Louise Bonomi, director of development for animal protection organisation Animals Australia, added: “The biggest issue is that there’s an assumption in Australia and internationally that wildlife has protected status. Even Australians assume that wildlife can’t be killed, which couldn’t be further from the truth.”
Everyone loves kangaroos. Those old enough will fondly remember the TV character Skippy. The animal adorns the national coat of arms and sporting and corporate logos including Qantas, Australia’s flag carrier. Presented to the world as a loved mascot, kangaroos are in reality subjected to the world’s largest annual commercial slaughter of terrestrial animals.
As many as four million a year are shot for their skin and meat, in a poorly scrutinised industry. No kangaroos are farmed. Instead, licensed shooters operate in rural areas after dark, regulated by an industry code of practice for humane killing.

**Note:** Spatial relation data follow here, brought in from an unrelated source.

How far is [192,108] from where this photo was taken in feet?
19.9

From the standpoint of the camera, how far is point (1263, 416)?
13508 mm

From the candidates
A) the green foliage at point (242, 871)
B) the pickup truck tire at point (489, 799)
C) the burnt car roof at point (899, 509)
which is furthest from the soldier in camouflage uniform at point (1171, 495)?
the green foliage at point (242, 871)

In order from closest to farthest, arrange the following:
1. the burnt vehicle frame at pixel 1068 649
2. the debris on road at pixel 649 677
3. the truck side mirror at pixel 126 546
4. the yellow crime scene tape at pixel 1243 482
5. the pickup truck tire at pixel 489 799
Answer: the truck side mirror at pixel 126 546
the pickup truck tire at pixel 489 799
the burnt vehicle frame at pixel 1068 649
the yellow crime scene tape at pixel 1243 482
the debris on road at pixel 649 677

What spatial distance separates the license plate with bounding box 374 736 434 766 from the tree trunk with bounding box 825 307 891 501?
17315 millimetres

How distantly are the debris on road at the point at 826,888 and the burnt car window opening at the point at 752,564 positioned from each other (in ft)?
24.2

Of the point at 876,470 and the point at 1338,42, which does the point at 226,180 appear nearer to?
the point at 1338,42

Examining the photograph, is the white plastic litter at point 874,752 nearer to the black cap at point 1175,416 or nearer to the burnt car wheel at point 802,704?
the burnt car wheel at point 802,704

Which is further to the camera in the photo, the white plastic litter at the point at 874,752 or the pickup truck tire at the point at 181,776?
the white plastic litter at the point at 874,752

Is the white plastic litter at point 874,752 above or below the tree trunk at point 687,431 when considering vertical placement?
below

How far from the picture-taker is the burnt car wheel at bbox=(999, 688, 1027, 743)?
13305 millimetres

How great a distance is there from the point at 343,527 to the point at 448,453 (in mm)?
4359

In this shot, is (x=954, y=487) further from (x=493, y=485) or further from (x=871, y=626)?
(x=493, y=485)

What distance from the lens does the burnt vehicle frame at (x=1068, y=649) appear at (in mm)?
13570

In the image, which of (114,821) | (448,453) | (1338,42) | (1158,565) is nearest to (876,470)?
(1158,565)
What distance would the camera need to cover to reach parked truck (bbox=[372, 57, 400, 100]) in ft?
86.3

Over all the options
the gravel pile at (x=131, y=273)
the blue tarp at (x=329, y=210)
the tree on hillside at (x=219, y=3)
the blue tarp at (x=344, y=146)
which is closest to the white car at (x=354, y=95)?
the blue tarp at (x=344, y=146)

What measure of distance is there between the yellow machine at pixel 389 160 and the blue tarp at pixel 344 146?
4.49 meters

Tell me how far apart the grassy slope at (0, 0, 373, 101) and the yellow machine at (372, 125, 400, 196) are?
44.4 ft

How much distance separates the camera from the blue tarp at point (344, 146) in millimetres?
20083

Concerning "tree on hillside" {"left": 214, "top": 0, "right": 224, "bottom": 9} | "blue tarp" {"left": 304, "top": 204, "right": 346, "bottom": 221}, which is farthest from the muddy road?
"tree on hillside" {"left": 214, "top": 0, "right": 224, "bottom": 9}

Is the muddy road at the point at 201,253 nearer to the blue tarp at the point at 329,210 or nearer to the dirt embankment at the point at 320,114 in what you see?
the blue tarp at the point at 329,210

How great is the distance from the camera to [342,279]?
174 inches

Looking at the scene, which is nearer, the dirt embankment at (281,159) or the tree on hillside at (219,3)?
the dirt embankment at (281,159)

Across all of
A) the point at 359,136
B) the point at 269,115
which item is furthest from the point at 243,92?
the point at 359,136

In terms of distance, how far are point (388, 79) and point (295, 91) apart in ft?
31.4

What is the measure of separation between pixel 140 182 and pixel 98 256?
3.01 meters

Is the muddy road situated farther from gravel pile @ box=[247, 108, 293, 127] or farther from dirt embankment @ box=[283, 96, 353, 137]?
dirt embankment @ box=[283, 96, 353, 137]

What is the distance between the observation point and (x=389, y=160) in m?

There is growing evidence that tens of thousands of kangaroos are not killed instantly with a shot in the head, as the code requires, and instead suffer painful deaths. As for in-pouch baby joeys, the code decrees they should be killed by blunt force trauma – which in practice usually means being hit against the side of the shooter’s vehicle – while older, orphaned joeys are often left to die of cold, predation or starvation.
“The joey issue is one that the industry fight tooth and nail to stop people talking about,” said Bonomi. “Those little ones are so dependent, for two years, on their mum. It subjects them to the most horrific suffering.”
But while some Australians are outraged, others remain unmoved. Some, including farmers and those involved in the kangaroo industry, stick to a narrative dating back to colonisation that the kangaroo is a pest, competing with livestock for grazing land.
Conservationists strenuously disagree, pointing out that the animals are indigenous and maintained a balanced population for thousands of years before Europeans and their sheep and cattle set foot in the country.
They see the pest argument as a convenient excuse for an industry valued in 2020-21 by the government at an annual total of £14 million.
And the outrage extends overseas. Way back in 2006, David Beckham announced he would no longer wear kangaroo football boots after learning about the gruesome methods behind them. After a ban on kangaroo products in California, legislation was introduced to Congress last year for a ban throughout the entire US and pressure is growing for the European Union to do the same.
Even if governments don’t take a stand to help kangaroos, individual consumers can still vote with their wallets to help an animal everyone loves, according to Beynon.
“The suffering unleashed on our national emblem happens at a scale that is truly shocking. Compassionate consumers will want to steer clear of any kangaroo products that find their way on to the shelves of British supermarkets,” she said.
“Political leaders in Australia have not valued our native wildlife and have taken it for granted.
“Unconstrained by weak laws they have allowed an extinction crisis to unfold to the point where even our beloved koala is at risk. Whoever wins, the federal election this weekend is a chance for a reset.”